[Items from a data source]

☆ ☆ ☆ ☆ ☆ ☆ ☆

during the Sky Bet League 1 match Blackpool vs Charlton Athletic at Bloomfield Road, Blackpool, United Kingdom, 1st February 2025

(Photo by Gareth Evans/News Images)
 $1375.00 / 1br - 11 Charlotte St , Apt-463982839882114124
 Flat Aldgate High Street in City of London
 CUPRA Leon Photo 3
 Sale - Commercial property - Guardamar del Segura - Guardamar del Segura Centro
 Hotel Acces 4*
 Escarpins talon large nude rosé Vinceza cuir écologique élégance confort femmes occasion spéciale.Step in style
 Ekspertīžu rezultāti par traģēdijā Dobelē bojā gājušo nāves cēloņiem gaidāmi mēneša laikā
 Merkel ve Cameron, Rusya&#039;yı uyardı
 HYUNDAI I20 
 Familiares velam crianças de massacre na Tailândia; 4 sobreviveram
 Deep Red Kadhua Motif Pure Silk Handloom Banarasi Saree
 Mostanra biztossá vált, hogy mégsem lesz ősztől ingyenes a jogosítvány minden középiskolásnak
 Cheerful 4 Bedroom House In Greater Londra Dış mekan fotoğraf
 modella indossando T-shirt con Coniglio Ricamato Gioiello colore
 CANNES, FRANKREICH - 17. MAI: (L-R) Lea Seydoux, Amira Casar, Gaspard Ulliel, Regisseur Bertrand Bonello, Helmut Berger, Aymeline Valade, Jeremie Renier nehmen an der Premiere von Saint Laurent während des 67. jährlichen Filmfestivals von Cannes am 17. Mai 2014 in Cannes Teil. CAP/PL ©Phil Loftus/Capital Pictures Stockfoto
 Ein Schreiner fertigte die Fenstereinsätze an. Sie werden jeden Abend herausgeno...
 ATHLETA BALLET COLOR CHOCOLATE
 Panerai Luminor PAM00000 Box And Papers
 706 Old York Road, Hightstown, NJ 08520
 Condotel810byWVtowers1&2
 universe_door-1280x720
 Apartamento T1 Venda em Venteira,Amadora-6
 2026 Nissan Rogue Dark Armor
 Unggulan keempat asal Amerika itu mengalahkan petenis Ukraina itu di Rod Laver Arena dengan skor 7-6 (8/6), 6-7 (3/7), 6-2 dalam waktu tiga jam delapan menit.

☆ ☆ ☆ ☆ ☆ ☆ ☆

ACTIVITY: After locating the line that holds "Ein Schreiner fertigte", print it and each line after it through the end of the data, exactly as it stands.

ANSWER FOR THIS EXERCISE:
 Ein Schreiner fertigte die Fenstereinsätze an. Sie werden jeden Abend herausgeno...
 ATHLETA BALLET COLOR CHOCOLATE
 Panerai Luminor PAM00000 Box And Papers
 706 Old York Road, Hightstown, NJ 08520
 Condotel810byWVtowers1&2
 universe_door-1280x720
 Apartamento T1 Venda em Venteira,Amadora-6
 2026 Nissan Rogue Dark Armor
 Unggulan keempat asal Amerika itu mengalahkan petenis Ukraina itu di Rod Laver Arena dengan skor 7-6 (8/6), 6-7 (3/7), 6-2 dalam waktu tiga jam delapan menit.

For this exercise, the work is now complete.